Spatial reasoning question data
***
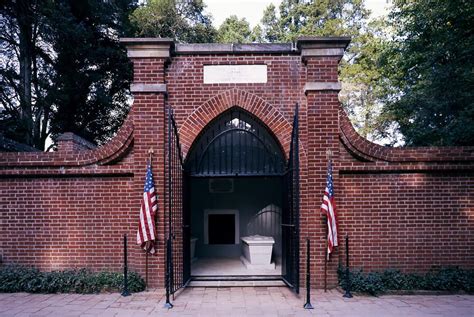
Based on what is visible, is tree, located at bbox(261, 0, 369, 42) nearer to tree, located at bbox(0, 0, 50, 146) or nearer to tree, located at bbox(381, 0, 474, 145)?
tree, located at bbox(381, 0, 474, 145)

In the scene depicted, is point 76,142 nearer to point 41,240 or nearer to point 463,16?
point 41,240

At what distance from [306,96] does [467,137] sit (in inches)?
189

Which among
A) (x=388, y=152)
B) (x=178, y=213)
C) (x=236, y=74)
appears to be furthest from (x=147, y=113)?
(x=388, y=152)

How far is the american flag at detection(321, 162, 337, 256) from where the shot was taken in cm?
707

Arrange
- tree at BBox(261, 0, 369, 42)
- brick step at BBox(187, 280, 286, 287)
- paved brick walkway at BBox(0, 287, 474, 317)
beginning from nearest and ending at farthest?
1. paved brick walkway at BBox(0, 287, 474, 317)
2. brick step at BBox(187, 280, 286, 287)
3. tree at BBox(261, 0, 369, 42)

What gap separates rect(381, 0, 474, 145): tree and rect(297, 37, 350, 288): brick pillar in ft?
14.2

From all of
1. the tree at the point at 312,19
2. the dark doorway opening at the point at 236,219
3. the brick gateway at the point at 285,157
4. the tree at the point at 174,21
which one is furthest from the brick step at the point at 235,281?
the tree at the point at 312,19

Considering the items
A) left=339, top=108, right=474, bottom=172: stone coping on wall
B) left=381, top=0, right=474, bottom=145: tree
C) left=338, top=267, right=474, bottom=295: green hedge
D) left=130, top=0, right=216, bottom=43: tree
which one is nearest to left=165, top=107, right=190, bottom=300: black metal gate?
left=338, top=267, right=474, bottom=295: green hedge

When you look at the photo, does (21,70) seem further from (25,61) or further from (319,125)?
(319,125)

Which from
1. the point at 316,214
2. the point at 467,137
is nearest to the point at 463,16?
the point at 467,137

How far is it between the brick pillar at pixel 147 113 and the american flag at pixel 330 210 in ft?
10.1

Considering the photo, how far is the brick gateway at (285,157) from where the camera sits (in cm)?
754

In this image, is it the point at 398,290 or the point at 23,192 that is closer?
the point at 398,290

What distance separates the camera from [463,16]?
971 centimetres
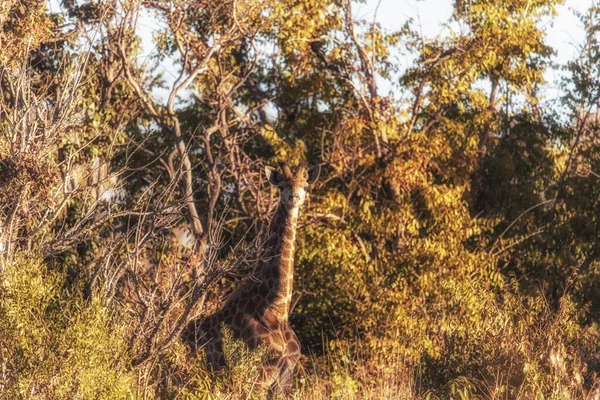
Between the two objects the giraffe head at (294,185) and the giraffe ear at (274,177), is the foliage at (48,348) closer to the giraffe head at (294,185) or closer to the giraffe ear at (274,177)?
the giraffe head at (294,185)

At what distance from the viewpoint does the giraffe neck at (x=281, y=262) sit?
11461 millimetres

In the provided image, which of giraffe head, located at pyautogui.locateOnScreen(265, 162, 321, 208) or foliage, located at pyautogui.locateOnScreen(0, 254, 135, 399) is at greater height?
giraffe head, located at pyautogui.locateOnScreen(265, 162, 321, 208)

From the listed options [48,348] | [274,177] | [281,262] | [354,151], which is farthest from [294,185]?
[354,151]

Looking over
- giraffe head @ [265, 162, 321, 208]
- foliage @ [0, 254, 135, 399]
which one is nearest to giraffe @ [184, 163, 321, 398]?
giraffe head @ [265, 162, 321, 208]

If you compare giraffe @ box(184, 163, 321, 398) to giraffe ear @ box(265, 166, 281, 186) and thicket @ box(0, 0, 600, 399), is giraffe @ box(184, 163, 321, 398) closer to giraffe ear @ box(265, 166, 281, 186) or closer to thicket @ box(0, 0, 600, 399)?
giraffe ear @ box(265, 166, 281, 186)

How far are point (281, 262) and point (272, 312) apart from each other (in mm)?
696

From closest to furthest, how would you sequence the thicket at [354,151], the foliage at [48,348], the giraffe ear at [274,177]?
the foliage at [48,348], the giraffe ear at [274,177], the thicket at [354,151]

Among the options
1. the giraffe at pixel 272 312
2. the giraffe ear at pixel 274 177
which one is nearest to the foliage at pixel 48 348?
the giraffe at pixel 272 312

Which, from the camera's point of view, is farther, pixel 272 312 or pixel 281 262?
pixel 281 262

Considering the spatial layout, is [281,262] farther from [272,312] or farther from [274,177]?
[274,177]

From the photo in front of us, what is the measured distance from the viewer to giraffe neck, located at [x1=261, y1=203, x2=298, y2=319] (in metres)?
11.5

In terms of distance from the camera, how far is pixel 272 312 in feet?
37.3

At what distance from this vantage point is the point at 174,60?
64.8ft

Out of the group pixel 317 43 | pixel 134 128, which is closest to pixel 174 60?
pixel 134 128
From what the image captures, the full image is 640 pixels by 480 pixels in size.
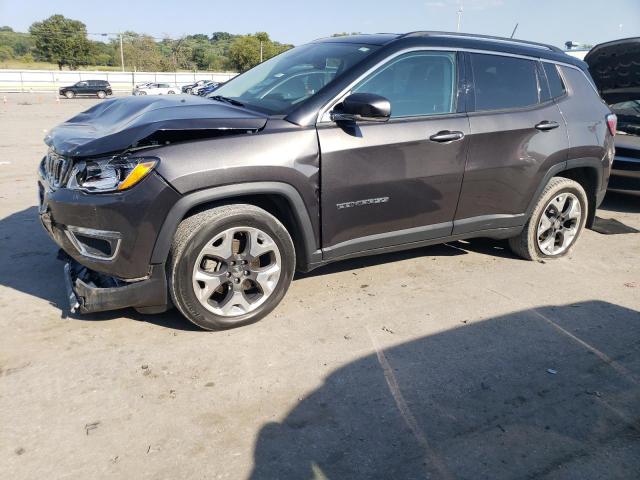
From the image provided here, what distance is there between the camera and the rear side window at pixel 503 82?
***
• [The task]:
Rewrite the data above with every occurrence of "brick pillar" changed to "stone column" and nothing else altered. Leave the pictures out of your version.

• [Correct answer]:
Based on what is visible, is tree, located at bbox(261, 0, 369, 42) nearer to tree, located at bbox(0, 0, 50, 146) or nearer to tree, located at bbox(381, 0, 474, 145)?
tree, located at bbox(381, 0, 474, 145)

In the scene depicted, is point 76,142 nearer to point 41,240 or nearer to point 463,16?
point 41,240

At what distance from [306,96] does [467,137] sit (in inches)?
189

Which among
A) (x=388, y=152)
B) (x=178, y=213)
C) (x=236, y=74)
appears to be furthest from (x=147, y=113)?
(x=388, y=152)

How far is the american flag at detection(321, 162, 337, 256) from where the shot was taken in cm?
707

Arrange
- tree at BBox(261, 0, 369, 42)
- brick step at BBox(187, 280, 286, 287)
- paved brick walkway at BBox(0, 287, 474, 317)
beginning from nearest and ending at farthest?
1. paved brick walkway at BBox(0, 287, 474, 317)
2. brick step at BBox(187, 280, 286, 287)
3. tree at BBox(261, 0, 369, 42)

What gap separates rect(381, 0, 474, 145): tree and rect(297, 37, 350, 288): stone column in ft?
14.2

From all of
1. the tree at the point at 312,19
2. the dark doorway opening at the point at 236,219
3. the brick gateway at the point at 285,157
4. the tree at the point at 174,21
which one is furthest from the brick step at the point at 235,281?
the tree at the point at 312,19

Considering the items
A) left=339, top=108, right=474, bottom=172: stone coping on wall
B) left=381, top=0, right=474, bottom=145: tree
C) left=338, top=267, right=474, bottom=295: green hedge
D) left=130, top=0, right=216, bottom=43: tree
which one is nearest to left=165, top=107, right=190, bottom=300: black metal gate?
left=338, top=267, right=474, bottom=295: green hedge

When you look at the photo, does (21,70) seem further from (25,61) or further from (319,125)?
(319,125)

Which from
1. the point at 316,214
2. the point at 467,137
is nearest to the point at 463,16?
the point at 467,137

How far is it between the stone column at pixel 147 113 and the american flag at pixel 330 210 in ft?
10.1

Considering the photo, how far is the brick gateway at (285,157) from where the camera sits (in cm)?
754

In this image, is it the point at 398,290 or the point at 23,192 that is closer?
the point at 398,290

What distance separates the camera from [463,16]?
971 centimetres
Between the two objects the giraffe head at (294,185) and the giraffe ear at (274,177), is the foliage at (48,348) closer to the giraffe head at (294,185) or closer to the giraffe ear at (274,177)?
the giraffe head at (294,185)

At what distance from the viewpoint does the giraffe neck at (x=281, y=262) sit?
11461 millimetres

In the provided image, which of giraffe head, located at pyautogui.locateOnScreen(265, 162, 321, 208) or foliage, located at pyautogui.locateOnScreen(0, 254, 135, 399) is at greater height?
giraffe head, located at pyautogui.locateOnScreen(265, 162, 321, 208)

From the listed options [48,348] | [274,177] | [281,262] | [354,151], which is farthest from [294,185]?
[354,151]

Looking over
- giraffe head @ [265, 162, 321, 208]
- foliage @ [0, 254, 135, 399]
which one is nearest to giraffe @ [184, 163, 321, 398]?
giraffe head @ [265, 162, 321, 208]

If you compare giraffe @ box(184, 163, 321, 398) to giraffe ear @ box(265, 166, 281, 186) and thicket @ box(0, 0, 600, 399), is giraffe @ box(184, 163, 321, 398) closer to giraffe ear @ box(265, 166, 281, 186) or closer to thicket @ box(0, 0, 600, 399)?
giraffe ear @ box(265, 166, 281, 186)

How far are point (281, 262) and point (272, 312) apart from each other (in mm)?
696

From closest to furthest, how would you sequence the thicket at [354,151], the foliage at [48,348], the giraffe ear at [274,177]?
the foliage at [48,348], the giraffe ear at [274,177], the thicket at [354,151]

Among the options
1. the giraffe at pixel 272 312
2. the giraffe ear at pixel 274 177
which one is nearest to the foliage at pixel 48 348?
the giraffe at pixel 272 312

Which, from the camera's point of view, is farther, pixel 272 312 or pixel 281 262?
pixel 281 262

Considering the spatial layout, is [281,262] farther from [272,312] or farther from [274,177]?
[274,177]

From the photo in front of us, what is the measured distance from the viewer to giraffe neck, located at [x1=261, y1=203, x2=298, y2=319] (in metres)?
11.5

In terms of distance from the camera, how far is pixel 272 312 in feet?
37.3

At what distance from this vantage point is the point at 174,60?
64.8ft

Out of the group pixel 317 43 | pixel 134 128, which is closest to pixel 174 60?
pixel 134 128
From what the image captures, the full image is 640 pixels by 480 pixels in size.
From the image provided here, what distance is there between the camera and the rear side window at pixel 503 82?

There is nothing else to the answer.